Digital Special Edition (March 2021 Update)
In recent years, public discourse in Singapore has taken a decidedly historical turn. Government-led initiatives, most notably SG50 in 2015 and the Singapore Bicentennial in 2019, have attracted significant public interest while igniting controversy over issues once taken for granted, such as the status of Stamford Raffles as the founder of modern Singapore. Ground-up heritage initiatives, frequently led by young people, have also proliferated.1 Against this backdrop, history can pose challenging policy questions, even as it has the potential to inform present-day policy debates.
To better address historical controversies (“history as public policy”) and leverage history for decision-making (“history for public policy”), we need to embark on a whole-of-society journey towards historical literacy. Historical literacy does not simply mean a knowledge of trivia about the past, useful as this might be for pub quizzes. Instead, historical literacy is the capacity for “thinking in time”,2 and for seeing the multifaceted ways in which the past has shaped the present. This article discusses the place of history in policymaking and suggests some ways in which public agencies can bolster historical literacy.
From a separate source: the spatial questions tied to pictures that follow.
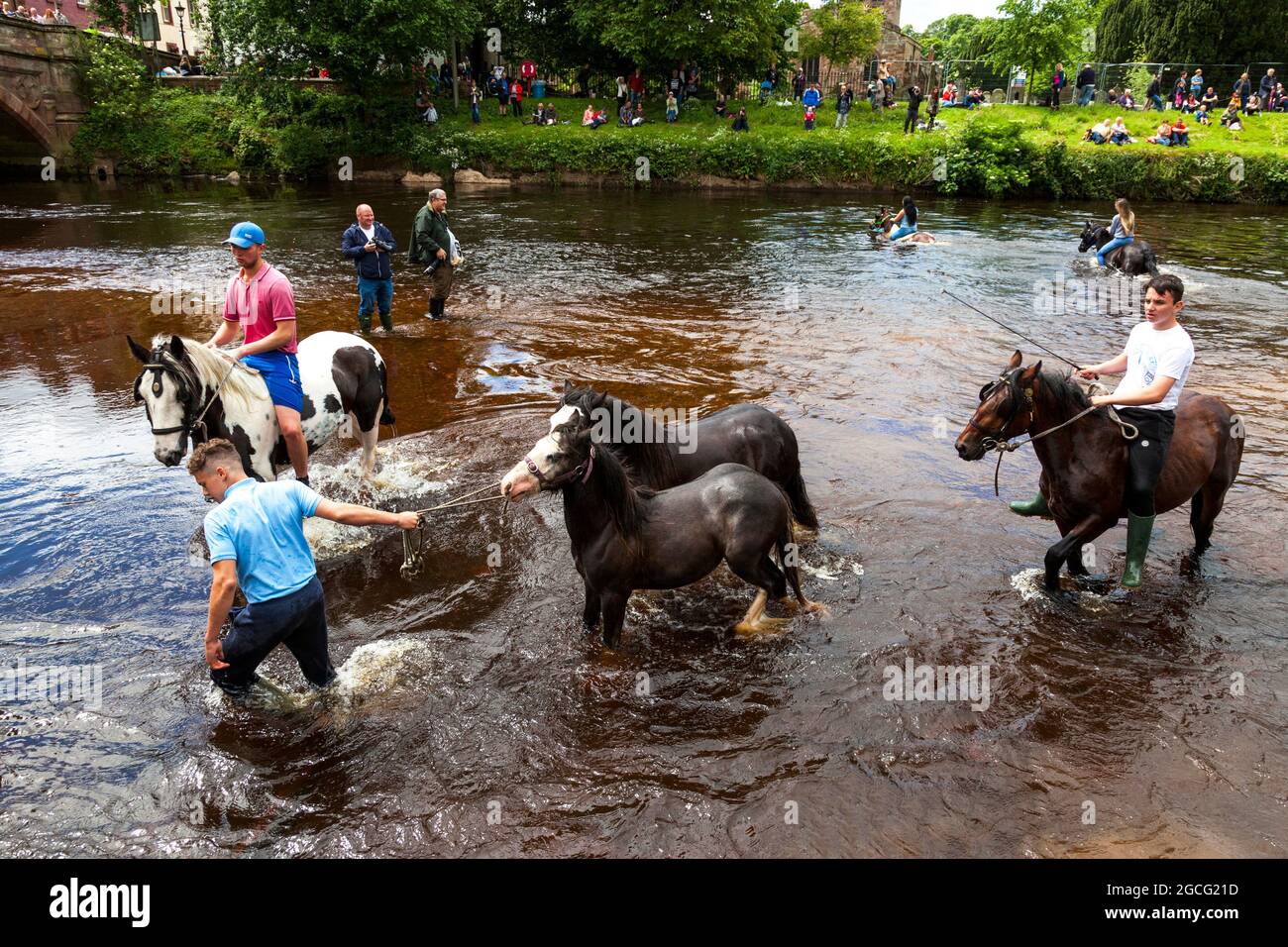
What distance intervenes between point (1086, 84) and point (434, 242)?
39.0 m

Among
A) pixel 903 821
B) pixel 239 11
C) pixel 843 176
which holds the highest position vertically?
pixel 239 11

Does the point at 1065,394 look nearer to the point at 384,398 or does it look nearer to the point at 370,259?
the point at 384,398

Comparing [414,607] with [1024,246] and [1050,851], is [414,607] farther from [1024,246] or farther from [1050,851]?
[1024,246]

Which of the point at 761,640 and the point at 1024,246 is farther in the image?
the point at 1024,246

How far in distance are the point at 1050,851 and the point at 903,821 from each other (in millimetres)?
740

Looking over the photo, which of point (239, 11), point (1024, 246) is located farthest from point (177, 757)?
point (239, 11)

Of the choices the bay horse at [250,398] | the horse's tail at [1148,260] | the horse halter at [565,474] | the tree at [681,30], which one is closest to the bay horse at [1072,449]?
the horse halter at [565,474]

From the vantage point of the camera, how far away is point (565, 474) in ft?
17.0

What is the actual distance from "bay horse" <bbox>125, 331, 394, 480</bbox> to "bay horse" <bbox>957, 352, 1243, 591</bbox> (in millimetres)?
5814

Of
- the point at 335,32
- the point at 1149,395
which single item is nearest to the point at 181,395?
the point at 1149,395

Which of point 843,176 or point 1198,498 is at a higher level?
point 843,176

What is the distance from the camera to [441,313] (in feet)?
49.0

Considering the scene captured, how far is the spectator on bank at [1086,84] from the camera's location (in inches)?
1558

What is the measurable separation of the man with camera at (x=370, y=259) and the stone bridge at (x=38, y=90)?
32.3 m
Historical literacy is the capacity for “thinking in time”, and for seeing the multifaceted ways in which the past has shaped the present.
History as Public Policy
History is not the sole province of the state, but public agencies are nevertheless responsible for decisions that relate to heritage, commemoration, and our nation’s collective memory. These decisions range from the naming of buildings and MRT stations, to the preservation and conservation of historic sites, to the marking of anniversaries such as SPF200 or NS50.3 Given that the past consists of an infinite number of individuals and events, each of these decisions presents a dilemma of what, officially, to remember or to forget.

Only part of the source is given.